Start of MATERIAL PROVIDED
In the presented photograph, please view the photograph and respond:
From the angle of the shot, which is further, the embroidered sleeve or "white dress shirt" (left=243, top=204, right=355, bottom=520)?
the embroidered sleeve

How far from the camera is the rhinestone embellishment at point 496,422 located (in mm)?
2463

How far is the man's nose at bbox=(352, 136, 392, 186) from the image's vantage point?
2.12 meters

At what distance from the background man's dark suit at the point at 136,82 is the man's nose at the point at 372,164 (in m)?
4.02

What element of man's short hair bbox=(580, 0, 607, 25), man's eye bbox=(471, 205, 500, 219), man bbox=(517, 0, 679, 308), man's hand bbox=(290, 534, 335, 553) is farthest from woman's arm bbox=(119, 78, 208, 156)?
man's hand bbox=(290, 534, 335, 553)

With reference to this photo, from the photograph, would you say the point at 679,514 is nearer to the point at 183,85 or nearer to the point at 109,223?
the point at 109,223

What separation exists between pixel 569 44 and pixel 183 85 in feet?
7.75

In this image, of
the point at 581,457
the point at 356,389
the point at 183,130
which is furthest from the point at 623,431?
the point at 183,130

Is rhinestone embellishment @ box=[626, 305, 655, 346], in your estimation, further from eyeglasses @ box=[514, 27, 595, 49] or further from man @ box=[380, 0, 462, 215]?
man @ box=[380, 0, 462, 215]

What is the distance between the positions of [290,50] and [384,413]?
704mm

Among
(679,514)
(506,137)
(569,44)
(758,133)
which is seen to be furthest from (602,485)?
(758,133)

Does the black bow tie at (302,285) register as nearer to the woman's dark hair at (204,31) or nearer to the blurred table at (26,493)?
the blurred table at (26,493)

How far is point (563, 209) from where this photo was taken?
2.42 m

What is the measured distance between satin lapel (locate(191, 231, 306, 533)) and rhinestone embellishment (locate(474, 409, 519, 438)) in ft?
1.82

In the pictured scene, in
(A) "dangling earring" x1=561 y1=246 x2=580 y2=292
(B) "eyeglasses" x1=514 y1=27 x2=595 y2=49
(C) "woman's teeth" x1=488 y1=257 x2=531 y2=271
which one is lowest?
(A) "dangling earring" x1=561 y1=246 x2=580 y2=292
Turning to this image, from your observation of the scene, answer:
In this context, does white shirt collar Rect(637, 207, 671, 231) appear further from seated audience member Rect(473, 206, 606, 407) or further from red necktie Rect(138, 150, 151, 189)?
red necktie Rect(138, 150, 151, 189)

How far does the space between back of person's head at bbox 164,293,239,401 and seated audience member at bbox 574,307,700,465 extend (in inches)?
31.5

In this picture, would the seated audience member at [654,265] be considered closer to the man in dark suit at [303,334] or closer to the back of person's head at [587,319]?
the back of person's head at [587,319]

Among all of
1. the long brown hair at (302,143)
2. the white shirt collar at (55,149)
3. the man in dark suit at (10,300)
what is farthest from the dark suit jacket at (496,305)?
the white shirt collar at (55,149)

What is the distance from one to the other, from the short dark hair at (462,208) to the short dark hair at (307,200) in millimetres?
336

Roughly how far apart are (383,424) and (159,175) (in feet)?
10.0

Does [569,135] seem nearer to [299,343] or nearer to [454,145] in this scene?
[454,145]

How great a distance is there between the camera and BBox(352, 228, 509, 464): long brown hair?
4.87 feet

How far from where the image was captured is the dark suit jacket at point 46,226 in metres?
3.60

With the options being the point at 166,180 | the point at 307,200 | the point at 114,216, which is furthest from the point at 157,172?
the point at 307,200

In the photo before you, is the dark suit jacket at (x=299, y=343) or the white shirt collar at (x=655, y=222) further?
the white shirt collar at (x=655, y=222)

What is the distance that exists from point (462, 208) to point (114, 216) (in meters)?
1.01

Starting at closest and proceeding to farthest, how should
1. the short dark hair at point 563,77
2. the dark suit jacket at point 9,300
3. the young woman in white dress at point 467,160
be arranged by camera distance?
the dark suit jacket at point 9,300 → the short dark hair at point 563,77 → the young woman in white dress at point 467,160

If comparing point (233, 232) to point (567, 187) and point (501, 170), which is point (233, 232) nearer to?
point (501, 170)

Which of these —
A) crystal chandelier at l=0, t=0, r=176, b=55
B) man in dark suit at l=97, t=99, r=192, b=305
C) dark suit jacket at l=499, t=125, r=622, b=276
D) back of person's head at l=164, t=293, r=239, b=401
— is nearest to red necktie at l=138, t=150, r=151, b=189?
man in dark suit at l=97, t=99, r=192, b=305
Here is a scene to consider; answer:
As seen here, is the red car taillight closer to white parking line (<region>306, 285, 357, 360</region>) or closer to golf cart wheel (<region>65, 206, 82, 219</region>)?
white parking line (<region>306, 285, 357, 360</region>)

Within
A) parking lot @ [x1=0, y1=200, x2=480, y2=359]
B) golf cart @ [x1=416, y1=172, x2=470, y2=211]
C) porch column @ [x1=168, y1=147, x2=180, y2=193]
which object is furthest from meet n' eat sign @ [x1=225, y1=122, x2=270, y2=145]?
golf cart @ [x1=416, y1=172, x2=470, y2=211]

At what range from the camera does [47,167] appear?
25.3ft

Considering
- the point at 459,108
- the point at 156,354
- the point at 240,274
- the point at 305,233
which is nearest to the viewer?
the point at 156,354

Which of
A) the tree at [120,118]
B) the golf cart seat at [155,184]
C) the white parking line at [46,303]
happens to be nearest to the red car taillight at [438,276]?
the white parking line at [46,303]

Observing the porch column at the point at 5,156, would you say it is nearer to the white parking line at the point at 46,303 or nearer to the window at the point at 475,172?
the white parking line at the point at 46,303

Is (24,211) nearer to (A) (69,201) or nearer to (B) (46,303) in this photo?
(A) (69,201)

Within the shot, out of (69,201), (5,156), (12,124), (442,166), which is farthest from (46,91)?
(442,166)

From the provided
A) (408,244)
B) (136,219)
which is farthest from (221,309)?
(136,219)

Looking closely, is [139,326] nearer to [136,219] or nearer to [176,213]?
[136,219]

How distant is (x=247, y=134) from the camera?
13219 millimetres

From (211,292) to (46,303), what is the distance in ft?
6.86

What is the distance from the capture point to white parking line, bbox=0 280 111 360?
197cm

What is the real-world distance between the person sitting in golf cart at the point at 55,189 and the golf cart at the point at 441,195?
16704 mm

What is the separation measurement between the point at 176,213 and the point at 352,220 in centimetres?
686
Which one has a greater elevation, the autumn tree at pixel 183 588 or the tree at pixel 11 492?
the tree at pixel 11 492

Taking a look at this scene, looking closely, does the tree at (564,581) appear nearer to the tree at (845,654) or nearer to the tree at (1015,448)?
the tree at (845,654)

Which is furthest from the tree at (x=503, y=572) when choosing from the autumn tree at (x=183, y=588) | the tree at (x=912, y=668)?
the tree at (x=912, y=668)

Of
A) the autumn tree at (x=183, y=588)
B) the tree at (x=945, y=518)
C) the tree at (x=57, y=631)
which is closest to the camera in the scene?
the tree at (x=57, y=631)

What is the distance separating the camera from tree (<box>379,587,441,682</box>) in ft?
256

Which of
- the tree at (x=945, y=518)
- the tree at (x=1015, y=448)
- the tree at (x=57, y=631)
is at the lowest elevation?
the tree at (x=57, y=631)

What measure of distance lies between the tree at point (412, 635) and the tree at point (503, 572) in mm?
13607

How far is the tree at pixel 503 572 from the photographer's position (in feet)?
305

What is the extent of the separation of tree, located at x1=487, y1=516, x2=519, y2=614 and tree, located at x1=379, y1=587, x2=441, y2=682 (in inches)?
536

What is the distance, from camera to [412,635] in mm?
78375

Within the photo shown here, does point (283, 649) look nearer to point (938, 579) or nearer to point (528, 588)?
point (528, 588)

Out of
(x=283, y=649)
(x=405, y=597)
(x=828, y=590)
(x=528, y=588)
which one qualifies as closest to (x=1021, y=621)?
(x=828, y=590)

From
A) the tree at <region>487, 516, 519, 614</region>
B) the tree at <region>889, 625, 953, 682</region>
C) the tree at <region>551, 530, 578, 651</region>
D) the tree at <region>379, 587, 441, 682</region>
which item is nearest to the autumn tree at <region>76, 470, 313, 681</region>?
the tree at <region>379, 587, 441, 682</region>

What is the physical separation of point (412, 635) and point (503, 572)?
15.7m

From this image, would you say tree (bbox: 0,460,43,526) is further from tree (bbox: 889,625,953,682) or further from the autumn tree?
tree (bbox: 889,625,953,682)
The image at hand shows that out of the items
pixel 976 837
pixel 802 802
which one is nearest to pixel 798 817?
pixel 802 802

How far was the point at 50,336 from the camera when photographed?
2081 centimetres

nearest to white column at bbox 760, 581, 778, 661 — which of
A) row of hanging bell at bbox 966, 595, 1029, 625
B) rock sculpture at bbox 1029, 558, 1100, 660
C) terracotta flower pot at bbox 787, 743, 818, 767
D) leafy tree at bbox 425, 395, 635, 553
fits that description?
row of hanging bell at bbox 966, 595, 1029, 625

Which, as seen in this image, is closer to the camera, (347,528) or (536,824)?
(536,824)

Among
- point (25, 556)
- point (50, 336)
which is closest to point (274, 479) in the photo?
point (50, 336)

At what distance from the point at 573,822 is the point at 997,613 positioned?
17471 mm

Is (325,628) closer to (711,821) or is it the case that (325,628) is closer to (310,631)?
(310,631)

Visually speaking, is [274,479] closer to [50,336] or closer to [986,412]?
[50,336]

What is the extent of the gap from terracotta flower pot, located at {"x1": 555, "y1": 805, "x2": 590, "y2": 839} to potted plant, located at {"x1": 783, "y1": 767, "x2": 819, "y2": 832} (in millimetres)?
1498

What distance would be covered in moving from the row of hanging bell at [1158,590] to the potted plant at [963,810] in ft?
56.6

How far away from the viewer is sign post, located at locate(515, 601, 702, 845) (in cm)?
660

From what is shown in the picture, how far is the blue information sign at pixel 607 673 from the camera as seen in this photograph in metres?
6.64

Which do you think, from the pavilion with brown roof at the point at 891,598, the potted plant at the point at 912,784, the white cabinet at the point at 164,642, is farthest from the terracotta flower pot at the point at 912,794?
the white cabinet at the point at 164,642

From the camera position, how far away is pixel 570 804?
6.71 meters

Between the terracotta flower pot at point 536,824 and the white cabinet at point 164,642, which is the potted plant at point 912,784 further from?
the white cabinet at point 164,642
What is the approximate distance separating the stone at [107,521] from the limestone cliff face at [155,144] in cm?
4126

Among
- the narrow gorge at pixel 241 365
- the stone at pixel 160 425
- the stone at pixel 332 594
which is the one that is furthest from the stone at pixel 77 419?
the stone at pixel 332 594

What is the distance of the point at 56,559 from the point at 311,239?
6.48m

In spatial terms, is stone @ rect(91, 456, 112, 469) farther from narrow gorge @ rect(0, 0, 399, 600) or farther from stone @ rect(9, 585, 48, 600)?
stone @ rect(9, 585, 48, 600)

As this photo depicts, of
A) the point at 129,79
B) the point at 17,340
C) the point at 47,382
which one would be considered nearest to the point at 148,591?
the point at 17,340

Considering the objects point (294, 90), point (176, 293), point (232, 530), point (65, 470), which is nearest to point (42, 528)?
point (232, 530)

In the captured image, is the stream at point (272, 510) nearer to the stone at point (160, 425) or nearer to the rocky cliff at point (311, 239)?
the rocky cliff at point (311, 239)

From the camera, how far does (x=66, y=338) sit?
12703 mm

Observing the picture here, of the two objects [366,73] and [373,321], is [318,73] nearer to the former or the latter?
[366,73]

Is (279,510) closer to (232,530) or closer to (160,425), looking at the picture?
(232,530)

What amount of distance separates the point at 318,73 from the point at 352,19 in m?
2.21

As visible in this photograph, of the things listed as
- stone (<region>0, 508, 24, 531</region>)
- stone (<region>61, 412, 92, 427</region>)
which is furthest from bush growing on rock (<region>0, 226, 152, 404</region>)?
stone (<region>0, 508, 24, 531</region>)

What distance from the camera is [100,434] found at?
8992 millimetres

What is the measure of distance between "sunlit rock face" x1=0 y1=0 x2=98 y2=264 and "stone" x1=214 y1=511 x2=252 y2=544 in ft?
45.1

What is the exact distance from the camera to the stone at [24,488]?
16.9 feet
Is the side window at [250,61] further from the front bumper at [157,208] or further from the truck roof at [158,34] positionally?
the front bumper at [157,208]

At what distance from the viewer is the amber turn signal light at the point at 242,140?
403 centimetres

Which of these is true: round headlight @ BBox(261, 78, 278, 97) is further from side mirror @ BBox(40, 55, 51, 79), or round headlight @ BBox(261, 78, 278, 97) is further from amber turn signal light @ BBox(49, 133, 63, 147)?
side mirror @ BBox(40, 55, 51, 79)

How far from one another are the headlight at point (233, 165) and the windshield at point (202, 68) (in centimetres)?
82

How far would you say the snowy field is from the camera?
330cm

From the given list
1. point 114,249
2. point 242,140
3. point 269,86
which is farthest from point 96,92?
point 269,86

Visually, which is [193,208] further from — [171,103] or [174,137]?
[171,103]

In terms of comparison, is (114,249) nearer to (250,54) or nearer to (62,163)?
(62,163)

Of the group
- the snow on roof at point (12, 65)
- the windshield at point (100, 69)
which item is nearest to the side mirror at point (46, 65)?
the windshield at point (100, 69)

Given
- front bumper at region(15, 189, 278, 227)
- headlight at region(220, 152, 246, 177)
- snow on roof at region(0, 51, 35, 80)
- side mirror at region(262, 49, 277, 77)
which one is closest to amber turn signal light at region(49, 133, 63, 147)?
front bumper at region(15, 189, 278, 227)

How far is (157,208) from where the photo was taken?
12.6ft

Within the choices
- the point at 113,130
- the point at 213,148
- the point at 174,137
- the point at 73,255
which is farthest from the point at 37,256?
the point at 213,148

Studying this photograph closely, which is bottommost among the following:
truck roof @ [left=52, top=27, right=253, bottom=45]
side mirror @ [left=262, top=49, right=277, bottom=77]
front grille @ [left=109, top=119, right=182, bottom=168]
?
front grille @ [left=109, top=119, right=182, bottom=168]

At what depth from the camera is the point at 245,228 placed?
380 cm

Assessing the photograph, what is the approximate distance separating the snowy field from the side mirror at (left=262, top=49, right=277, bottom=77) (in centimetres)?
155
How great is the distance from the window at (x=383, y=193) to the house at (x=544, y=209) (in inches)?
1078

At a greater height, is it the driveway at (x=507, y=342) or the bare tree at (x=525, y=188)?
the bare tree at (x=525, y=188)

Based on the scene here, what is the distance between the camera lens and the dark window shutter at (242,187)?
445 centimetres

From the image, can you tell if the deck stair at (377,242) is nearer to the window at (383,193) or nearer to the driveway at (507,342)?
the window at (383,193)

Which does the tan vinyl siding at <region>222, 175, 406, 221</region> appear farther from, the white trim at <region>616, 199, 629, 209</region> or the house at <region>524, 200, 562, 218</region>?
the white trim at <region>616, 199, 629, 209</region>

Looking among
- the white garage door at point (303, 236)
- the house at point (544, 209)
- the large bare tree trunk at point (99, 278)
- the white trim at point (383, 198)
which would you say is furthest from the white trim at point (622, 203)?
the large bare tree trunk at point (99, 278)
End of MATERIAL PROVIDED
**GIVEN EXERCISE**
Each line from the one containing "Within the choices" to the end of the listing above should be copied exactly, and nothing else.

**FINAL RESULT**
Within the choices
- the point at 113,130
- the point at 213,148
- the point at 174,137
- the point at 73,255
which is farthest from the point at 37,256?
the point at 213,148

Studying this photograph closely, which is bottommost among the following:
truck roof @ [left=52, top=27, right=253, bottom=45]
side mirror @ [left=262, top=49, right=277, bottom=77]
front grille @ [left=109, top=119, right=182, bottom=168]
?
front grille @ [left=109, top=119, right=182, bottom=168]

At what depth from the camera is the point at 245,228 placed?
380 cm

Assessing the photograph, what is the approximate distance separating the snowy field from the side mirror at (left=262, top=49, right=277, bottom=77) (in centimetres)?
155
How great is the distance from the window at (x=383, y=193) to the house at (x=544, y=209) (in inches)?
1078

At a greater height, is it the driveway at (x=507, y=342) or the bare tree at (x=525, y=188)?
the bare tree at (x=525, y=188)

Based on the scene here, what is the distance between the camera lens and the dark window shutter at (242,187)?
445 centimetres

From the image, can you tell if the deck stair at (377,242) is nearer to the window at (383,193) or nearer to the driveway at (507,342)?
the window at (383,193)

Which does the tan vinyl siding at <region>222, 175, 406, 221</region> appear farther from, the white trim at <region>616, 199, 629, 209</region> or the house at <region>524, 200, 562, 218</region>?
the white trim at <region>616, 199, 629, 209</region>

Looking among
- the white garage door at point (303, 236)
- the house at point (544, 209)
- the large bare tree trunk at point (99, 278)
- the white trim at point (383, 198)
which would you say is furthest from the white trim at point (622, 203)?
the large bare tree trunk at point (99, 278)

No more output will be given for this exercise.